The US stock market regulator warns investors about the risks of buying bitcoin futures and funds. The SEC has called Bitcoin “an extremely high risk asset.”
The agency has issued a warning to users trading bitcoin futures. The SEC called the first cryptocurrency a “highly speculative asset” and also urged users to carefully analyze the financial risks inherent in bitcoin futures contracts with settlements in fiat currency.
Investors are encouraged to define a risk profile for the correct allocation of assets in their investment portfolio. According to the Commission, the high volatility of bitcoin, as well as the lack of clear regulation of the cryptocurrency industry, creates conditions for fraud and manipulation in the cryptocurrency market.

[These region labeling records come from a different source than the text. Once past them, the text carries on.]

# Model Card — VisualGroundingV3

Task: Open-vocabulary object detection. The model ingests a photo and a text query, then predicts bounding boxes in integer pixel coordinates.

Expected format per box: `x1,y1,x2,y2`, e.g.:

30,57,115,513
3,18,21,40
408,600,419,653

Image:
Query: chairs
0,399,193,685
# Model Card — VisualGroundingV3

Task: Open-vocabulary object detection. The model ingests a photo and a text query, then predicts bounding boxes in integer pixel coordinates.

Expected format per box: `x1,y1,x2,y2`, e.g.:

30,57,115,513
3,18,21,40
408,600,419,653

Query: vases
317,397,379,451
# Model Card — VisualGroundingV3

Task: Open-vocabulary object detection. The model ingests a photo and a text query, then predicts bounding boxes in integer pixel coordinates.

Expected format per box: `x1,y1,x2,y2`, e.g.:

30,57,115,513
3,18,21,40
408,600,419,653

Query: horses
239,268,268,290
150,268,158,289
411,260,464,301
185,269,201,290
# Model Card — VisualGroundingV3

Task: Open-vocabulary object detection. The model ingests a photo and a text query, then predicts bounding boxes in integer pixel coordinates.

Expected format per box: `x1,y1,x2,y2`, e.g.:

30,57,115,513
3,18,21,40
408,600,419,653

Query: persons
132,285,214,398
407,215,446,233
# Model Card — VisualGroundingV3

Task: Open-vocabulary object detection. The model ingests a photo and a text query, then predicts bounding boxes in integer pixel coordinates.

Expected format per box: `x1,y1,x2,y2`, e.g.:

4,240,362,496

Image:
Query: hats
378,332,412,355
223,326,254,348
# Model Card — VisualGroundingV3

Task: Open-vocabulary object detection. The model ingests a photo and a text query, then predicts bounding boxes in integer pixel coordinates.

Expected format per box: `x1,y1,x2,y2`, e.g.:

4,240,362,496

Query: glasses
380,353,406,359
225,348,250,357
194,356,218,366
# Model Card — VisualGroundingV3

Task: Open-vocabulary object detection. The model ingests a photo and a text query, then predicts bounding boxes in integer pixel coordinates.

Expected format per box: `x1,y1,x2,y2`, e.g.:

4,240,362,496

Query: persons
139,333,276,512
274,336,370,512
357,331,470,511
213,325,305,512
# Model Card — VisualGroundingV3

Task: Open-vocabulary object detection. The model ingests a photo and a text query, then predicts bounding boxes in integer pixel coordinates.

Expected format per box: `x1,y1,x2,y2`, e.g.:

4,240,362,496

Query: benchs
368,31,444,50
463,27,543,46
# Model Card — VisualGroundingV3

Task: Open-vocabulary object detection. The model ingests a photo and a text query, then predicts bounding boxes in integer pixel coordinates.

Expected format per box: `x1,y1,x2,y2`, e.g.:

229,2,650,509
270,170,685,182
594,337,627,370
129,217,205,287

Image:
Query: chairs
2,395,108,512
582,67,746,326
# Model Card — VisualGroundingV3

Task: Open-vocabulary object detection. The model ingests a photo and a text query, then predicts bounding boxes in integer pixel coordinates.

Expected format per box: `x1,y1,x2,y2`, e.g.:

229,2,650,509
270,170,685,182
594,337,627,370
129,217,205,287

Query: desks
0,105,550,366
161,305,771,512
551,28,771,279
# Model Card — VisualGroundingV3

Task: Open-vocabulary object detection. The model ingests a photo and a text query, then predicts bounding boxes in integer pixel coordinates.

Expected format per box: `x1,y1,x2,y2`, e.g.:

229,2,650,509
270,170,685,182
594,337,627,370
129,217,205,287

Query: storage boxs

The SEC’s warning appeared in connection with the fact that large banks began to provide their clients with access to bitcoin and themselves are interested in this crypto asset. So, in April, the investment bank Morgan Stanley announced that some of its funds can indirectly invest in BTC through Bitcoin futures. In the same month, BlackRock Asset Manager’s fund invested in BTC by purchasing futures on the Chicago Mercantile Exchange (CME) platform.
This statement of the department indicates its unwillingness to support exchange-traded funds (ETFs) for bitcoin, which many companies have been waiting for for several years. To date, there are about 10 ETF launch applications pending with the SEC. Some companies have already submitted such applications more than once, but they still hope to get the approval of the regulator.
The agency noted that it will study in detail whether the bitcoin futures market will be able to interact with cryptocurrency ETFs. Unlike mutual funds, such ETFs will not be able to contain the flow of additional funds from investors in the event of their dominance in the market or a decrease in liquidity. In addition, the SEC will continue to monitor the development of mutual funds that provide access to bitcoin in order to protect the interests of investors.
User protection is one of the agency’s top priorities, according to Gary Gensler, recently confirmed as chairman of the SEC. At the same time, supporters of cryptocurrencies hope that thanks to their knowledge of blockchain and cryptocurrencies, Gensler will be able to influence the regulator’s attitude to ETFs for cryptocurrencies.